What the task requires: Reproduce every item below word for word, without changing anything.

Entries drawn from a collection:
-- BEGIN --

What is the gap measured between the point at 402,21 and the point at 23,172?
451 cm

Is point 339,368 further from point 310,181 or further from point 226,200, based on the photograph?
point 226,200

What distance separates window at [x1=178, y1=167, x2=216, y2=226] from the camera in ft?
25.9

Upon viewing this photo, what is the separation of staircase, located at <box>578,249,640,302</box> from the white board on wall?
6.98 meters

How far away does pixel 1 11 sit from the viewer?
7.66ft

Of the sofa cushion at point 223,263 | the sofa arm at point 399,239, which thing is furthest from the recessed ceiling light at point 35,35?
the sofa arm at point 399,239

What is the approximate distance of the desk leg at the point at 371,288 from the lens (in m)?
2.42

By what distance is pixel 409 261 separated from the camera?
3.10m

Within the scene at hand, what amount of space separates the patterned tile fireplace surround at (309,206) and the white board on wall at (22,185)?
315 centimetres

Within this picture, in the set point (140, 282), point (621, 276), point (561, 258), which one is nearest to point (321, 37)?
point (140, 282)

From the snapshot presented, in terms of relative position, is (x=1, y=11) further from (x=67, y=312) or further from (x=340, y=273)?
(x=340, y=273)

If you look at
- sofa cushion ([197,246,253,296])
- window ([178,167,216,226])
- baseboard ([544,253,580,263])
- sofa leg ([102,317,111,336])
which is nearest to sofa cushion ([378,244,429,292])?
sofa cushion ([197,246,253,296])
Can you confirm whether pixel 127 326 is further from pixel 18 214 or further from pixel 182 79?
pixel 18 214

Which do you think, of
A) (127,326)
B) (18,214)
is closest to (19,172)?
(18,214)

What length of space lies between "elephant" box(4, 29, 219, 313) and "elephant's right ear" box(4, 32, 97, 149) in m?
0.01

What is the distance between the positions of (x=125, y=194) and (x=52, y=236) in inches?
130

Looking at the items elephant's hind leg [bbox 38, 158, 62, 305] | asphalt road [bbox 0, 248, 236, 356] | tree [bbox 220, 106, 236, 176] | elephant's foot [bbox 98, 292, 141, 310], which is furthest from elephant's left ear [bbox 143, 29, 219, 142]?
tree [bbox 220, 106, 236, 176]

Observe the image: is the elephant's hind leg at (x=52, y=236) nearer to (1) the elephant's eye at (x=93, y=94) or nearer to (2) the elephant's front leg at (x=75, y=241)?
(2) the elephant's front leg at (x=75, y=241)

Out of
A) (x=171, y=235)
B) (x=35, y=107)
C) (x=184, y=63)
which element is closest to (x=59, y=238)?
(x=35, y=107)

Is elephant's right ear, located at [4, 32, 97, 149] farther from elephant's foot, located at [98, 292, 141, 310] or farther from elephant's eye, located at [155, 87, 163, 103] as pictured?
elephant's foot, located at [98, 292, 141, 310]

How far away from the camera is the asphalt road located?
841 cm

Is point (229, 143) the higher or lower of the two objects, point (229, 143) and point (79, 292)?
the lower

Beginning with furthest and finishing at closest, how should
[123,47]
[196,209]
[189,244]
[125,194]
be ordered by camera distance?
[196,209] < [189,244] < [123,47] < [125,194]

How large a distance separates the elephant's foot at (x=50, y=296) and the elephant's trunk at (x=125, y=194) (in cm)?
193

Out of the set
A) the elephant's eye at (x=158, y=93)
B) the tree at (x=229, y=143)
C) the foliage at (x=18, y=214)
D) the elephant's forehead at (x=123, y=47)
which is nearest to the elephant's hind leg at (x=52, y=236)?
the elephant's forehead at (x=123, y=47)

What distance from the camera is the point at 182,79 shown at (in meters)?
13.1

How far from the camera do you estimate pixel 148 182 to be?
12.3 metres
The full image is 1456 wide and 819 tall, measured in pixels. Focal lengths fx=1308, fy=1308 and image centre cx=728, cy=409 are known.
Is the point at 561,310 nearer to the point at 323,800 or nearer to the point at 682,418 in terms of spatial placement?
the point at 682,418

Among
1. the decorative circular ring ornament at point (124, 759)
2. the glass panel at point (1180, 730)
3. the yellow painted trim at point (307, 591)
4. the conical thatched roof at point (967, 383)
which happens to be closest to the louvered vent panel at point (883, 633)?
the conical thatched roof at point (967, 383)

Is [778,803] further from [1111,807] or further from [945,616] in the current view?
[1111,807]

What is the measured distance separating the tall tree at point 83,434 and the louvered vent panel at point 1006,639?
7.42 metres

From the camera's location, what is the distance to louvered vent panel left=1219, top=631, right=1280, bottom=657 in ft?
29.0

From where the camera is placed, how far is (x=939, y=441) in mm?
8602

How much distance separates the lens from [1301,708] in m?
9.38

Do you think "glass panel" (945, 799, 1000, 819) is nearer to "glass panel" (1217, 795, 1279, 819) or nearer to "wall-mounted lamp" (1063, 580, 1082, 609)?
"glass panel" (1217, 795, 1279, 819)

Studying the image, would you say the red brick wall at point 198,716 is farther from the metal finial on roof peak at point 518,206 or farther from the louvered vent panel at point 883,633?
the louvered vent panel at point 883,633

-- END --

Answer:
What is the gap measured between the point at 402,21 and the point at 23,172?
451 cm

Is point 339,368 further from point 310,181 or further from point 226,200, based on the photograph?
point 226,200

What distance separates window at [x1=178, y1=167, x2=216, y2=226] from the camera in ft?
25.9

Upon viewing this photo, what is the separation of staircase, located at <box>578,249,640,302</box> from the white board on wall?
6.98 meters

How far away does pixel 1 11 sit from the viewer?
7.66ft

Of the sofa cushion at point 223,263 | the sofa arm at point 399,239, which thing is furthest from the recessed ceiling light at point 35,35?
the sofa arm at point 399,239

What is the approximate distance of the desk leg at the point at 371,288 from the lens (in m)?
2.42

By what distance is pixel 409 261 separated from the camera?
3.10m

Within the scene at hand, what amount of space separates the patterned tile fireplace surround at (309,206) and the white board on wall at (22,185)?
315 centimetres

Within this picture, in the set point (140, 282), point (621, 276), point (561, 258), which one is nearest to point (321, 37)?
point (140, 282)

From the snapshot presented, in terms of relative position, is (x=1, y=11) further from (x=67, y=312) or further from (x=340, y=273)?
(x=340, y=273)

If you look at
- sofa cushion ([197,246,253,296])
- window ([178,167,216,226])
- baseboard ([544,253,580,263])
- sofa leg ([102,317,111,336])
which is nearest to sofa cushion ([378,244,429,292])?
sofa cushion ([197,246,253,296])
Can you confirm whether pixel 127 326 is further from pixel 18 214 or further from pixel 182 79?
pixel 18 214

Which do you think, of
A) (127,326)
B) (18,214)
is closest to (19,172)?
(18,214)

What length of space lies between "elephant" box(4, 29, 219, 313) and "elephant's right ear" box(4, 32, 97, 149) in m?
0.01

What is the distance between the positions of (x=125, y=194) and (x=52, y=236) in inches?
130

Looking at the items elephant's hind leg [bbox 38, 158, 62, 305] | asphalt road [bbox 0, 248, 236, 356] | tree [bbox 220, 106, 236, 176] | elephant's foot [bbox 98, 292, 141, 310], which is furthest from elephant's left ear [bbox 143, 29, 219, 142]?
tree [bbox 220, 106, 236, 176]

Observe the image: is the elephant's hind leg at (x=52, y=236) nearer to (1) the elephant's eye at (x=93, y=94) or nearer to (2) the elephant's front leg at (x=75, y=241)?
(2) the elephant's front leg at (x=75, y=241)

Out of
A) (x=171, y=235)
B) (x=35, y=107)
C) (x=184, y=63)
which element is closest to (x=59, y=238)?
(x=35, y=107)

Is elephant's right ear, located at [4, 32, 97, 149] farther from elephant's foot, located at [98, 292, 141, 310] or farther from elephant's eye, located at [155, 87, 163, 103] as pictured?
elephant's foot, located at [98, 292, 141, 310]

How far away from the camera is the asphalt road located?
841 cm

Is point (229, 143) the higher or lower of the two objects, point (229, 143) and point (79, 292)?
the lower

Beginning with furthest and finishing at closest, how should
[123,47]
[196,209]
[189,244]
[125,194]
be ordered by camera distance?
[196,209] < [189,244] < [123,47] < [125,194]

How large a distance separates the elephant's foot at (x=50, y=296) and the elephant's trunk at (x=125, y=194) (in cm)?
193

Out of the set
A) the elephant's eye at (x=158, y=93)
B) the tree at (x=229, y=143)
C) the foliage at (x=18, y=214)
D) the elephant's forehead at (x=123, y=47)
which is nearest to the elephant's hind leg at (x=52, y=236)?
the elephant's forehead at (x=123, y=47)

What distance from the camera is the point at 182,79 shown at (in meters)?
13.1

How far from the camera do you estimate pixel 148 182 to be?
12.3 metres
The full image is 1456 wide and 819 tall, measured in pixels. Focal lengths fx=1308, fy=1308 and image centre cx=728, cy=409 are known.
Is the point at 561,310 nearer to the point at 323,800 or nearer to the point at 682,418 in terms of spatial placement?
the point at 682,418

Among
1. the decorative circular ring ornament at point (124, 759)
2. the glass panel at point (1180, 730)
3. the yellow painted trim at point (307, 591)
4. the conical thatched roof at point (967, 383)
which happens to be closest to the louvered vent panel at point (883, 633)?
the conical thatched roof at point (967, 383)

Is [778,803] further from [1111,807] or further from [945,616] in the current view?
[1111,807]

What is the measured distance separating the tall tree at point 83,434 and the louvered vent panel at point 1006,639?
7.42 metres

From the camera's location, what is the distance to louvered vent panel left=1219, top=631, right=1280, bottom=657 in ft?
29.0

From where the camera is placed, how far is (x=939, y=441) in mm?
8602

How much distance separates the lens from [1301,708] in m?
9.38

Do you think "glass panel" (945, 799, 1000, 819) is nearer to "glass panel" (1217, 795, 1279, 819) or nearer to "wall-mounted lamp" (1063, 580, 1082, 609)?
"glass panel" (1217, 795, 1279, 819)

Studying the image, would you say the red brick wall at point 198,716 is farther from the metal finial on roof peak at point 518,206 or farther from the louvered vent panel at point 883,633?
the louvered vent panel at point 883,633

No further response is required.